Blocking texting and online messaging apps on our kids devices, like Yik Yak, was one of the main reasons we started NetSanity. Read the story below to get a real life example of how texting apps can be dangerous for your kids and pre-teens.
Recently, my teenage daughter came to me and mentioned that she wanted to add Yik Yak to her iPhone. I told her to give me a few days to do a little research and that I would have an answer for her. Later that day, I decided to download Yik Yak (easy to do because it is free) to my iPhone and see what it was all about. Since it works by loading Yak from your local area, I drove around and randomly checked several locations in my small town throughout the day. At first, Yik Yak seems innocent enough and fun. It allows users to post and read messages that are localized, typically to anyone within a 1.5-mile radius of their location, i.e. home or school.
Users can read anyone’s anonymous comments as long as they are in that local radius. Some of the messages that I pulled up in my small town were shocking.
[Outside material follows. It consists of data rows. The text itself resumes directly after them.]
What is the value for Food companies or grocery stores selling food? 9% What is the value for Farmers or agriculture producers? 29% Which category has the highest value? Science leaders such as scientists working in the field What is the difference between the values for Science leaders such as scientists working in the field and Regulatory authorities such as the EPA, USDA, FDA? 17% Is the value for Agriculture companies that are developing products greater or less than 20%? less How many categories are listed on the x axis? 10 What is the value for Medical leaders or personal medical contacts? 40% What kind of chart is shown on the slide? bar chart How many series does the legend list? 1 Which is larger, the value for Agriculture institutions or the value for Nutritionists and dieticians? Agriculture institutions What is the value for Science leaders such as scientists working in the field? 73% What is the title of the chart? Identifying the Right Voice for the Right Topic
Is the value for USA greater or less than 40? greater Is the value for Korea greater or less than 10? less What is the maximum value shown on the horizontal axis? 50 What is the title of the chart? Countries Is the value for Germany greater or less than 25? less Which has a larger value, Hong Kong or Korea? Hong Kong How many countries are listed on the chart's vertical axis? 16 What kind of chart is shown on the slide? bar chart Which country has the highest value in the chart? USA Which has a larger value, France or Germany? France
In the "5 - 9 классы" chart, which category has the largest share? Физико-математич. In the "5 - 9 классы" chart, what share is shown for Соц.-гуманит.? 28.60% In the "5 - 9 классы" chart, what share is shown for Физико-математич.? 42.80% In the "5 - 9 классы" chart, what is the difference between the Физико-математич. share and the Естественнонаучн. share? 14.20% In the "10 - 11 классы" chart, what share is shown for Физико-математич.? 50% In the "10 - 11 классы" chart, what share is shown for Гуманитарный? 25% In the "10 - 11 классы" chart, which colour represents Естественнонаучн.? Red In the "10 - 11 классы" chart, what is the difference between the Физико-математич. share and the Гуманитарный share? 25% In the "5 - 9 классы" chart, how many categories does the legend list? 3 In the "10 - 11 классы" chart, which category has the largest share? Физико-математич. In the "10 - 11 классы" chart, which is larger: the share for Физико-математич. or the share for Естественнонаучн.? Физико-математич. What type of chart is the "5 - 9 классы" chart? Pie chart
If you don’t already know about Yik Yak, it is an app that has a timeline that looks like Twitter without photos. It allows anyone to post anything without attaching themselves to a username.
When you happen to be in an unfamiliar area, it is unlikely that the app would be of much neither interest nor harm, specifically to your teen or child. However, if you opened it up in the middle of a high-school gym or you happen to live in a small community, I can see how potentially damaging this simple little app could become.
You can see for yourselves! Here are some screenshots of what I saw just by pulling up Yik Yak at a few random places in my small town, throughout the day. We scrubbed the bad stuff and blurred out the four letter words, but I certainly would not be happy if my young kids saw these random posts.
I hope you will find it easier to make an informed decision for your family. For us, we use NetSanity on all of our kid’s Apple mobile devices and we have blocked this app with the AppBlocker feature. There is enough stuff out there already, and this seems totally inappropriate and unnecessary for our kids.
To conclude our thoughts on blocking Yik Yak
If our children decide to use a Yik Yak like app when they turn 18, that is fine. Until that day, however, Netsanity keeps it off their devices and it’s one more little thing this mom doesn’t have to worry about!